Die Inkubationszeit von Ebola kann bei bis zu 21 Tagen liegen. Allerdings sind auch Verläufe bekannt, bei denen zwischen Infektion und Ausbruch der Ebola-Erkrankung nur ein bis zwei Tage vergingen. Bei einem kleinen Teil der Ansteckungen liegt die Inkubationszeit deutlich über den 21 Tagen. Die daraufhin auftretenden Symptome des Ebolafiebers umfassen Beschwerden, die sich auf den ersten Blick als Grippe deuten lassen. Darunter sind teils starkes Fieber mit Schüttelfrost, Abgeschlagenheit und Gliederschmerzen. Im weiteren Verlauf der Krankheit weiten sich schwere und Art der Symptome aus. Es kommen Bauchschmerzen, Übelkeit und Erbrechen dazu. Da es sich um ein sogenanntes hämorrhagisches Fieber handelt, treten Blutungen als weitere Symptome der Erkrankung auf. Häufig in Magen, Darm und Schleimhäuten der Patienten. Folgen dieser Blutungen können Organversagen und Gehirnentzündungen sein. Die Überlebenschancen von Betroffenen lassen sich durch eine gute medizinische Versorgung verbessern.

Ebola im Jahr 2019

Im Jahr 2019 kam es erstmals seit dem Neuausbruch zu Ebola-Erkrankungen außerhalb der Demokratischen Republik Kongo. Ein fünfjähriger Junge und seine Familie, die aus dem Kongo in ihre Heimat in Uganda reisten, brachten Ebolaviren mit. Im Kongo hatte die Familie den am hämorrhagischen Fieber erkrankten Großvater versorgt. Sowohl der Junge als auch seine Großmutter verstarben später an den Folgen der Erkrankung. Im August 2019 wurde ein zweiter Krankheitsfall in Uganda registriert. Auch in diesem Fall brachten Reisende die Erkrankung aus dem Kongo mit nach Uganda.  Im gleichen Monat kommen erstmals Medikamente gegen Ebola zum Einsatz, die eine effektive Behandlung der Erkrankten ermöglichen.

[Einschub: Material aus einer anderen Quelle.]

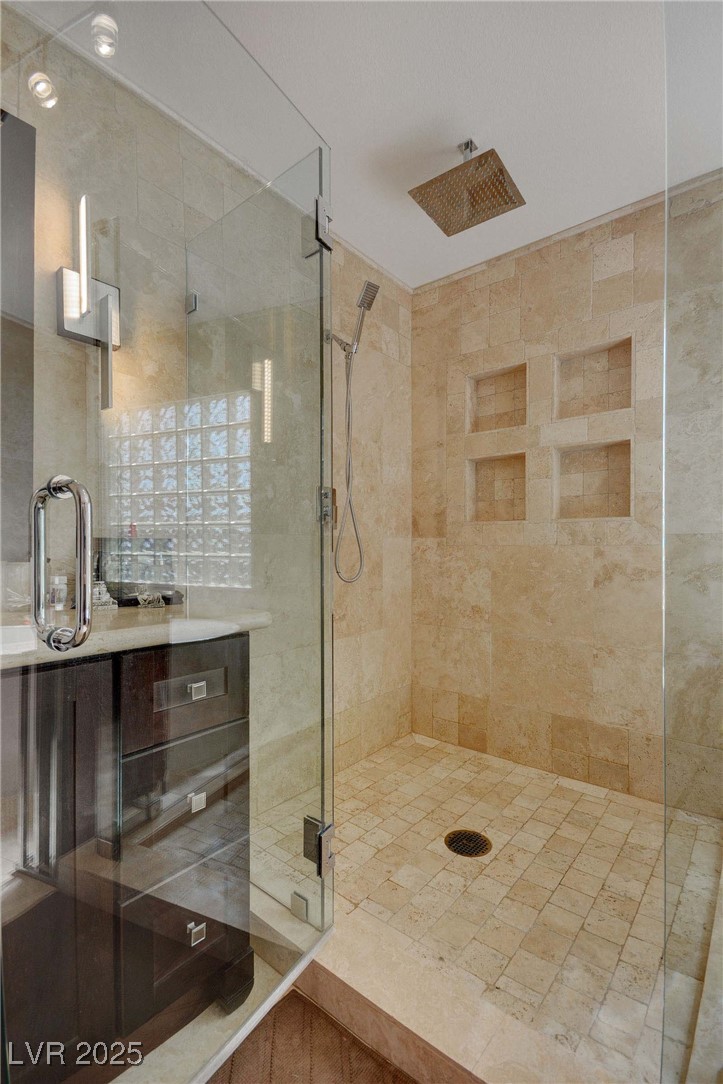 301 NEW RIVER Circle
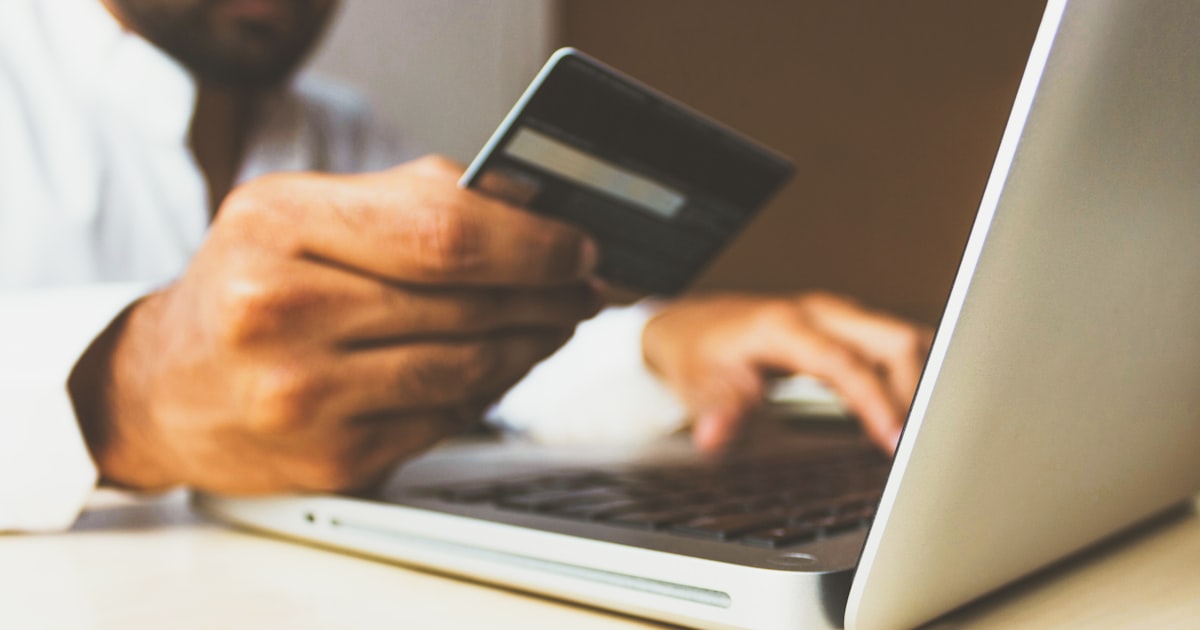 Kolik stojí e-shop na míru v roce 2026? Shoptet vs. custom řešení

Die vier unterschiedlichen Wirkstoffe reduzieren die auftretenden Symptome und gestalten den Verlauf der Ebola-Erkrankung auf diesem Weg weniger kritisch. Untersuchungen der WHO zeigen, dass die Todesfälle durch zwei der Wirkstoffe besonders stark reduziert werden. Eine frühe Gabe der Medikamente, bei einer geringeren Viruslast, erhöht die Überlebenschancen ebenfalls signifikant. Im November 2019 lässt die EU-Kommission erstmals einen Ebola-Impfstoff zu. V920 soll im Jahr 2020 unter dem Namen Ervebo auf den Markt kommen und Erkrankungen vorbeugen.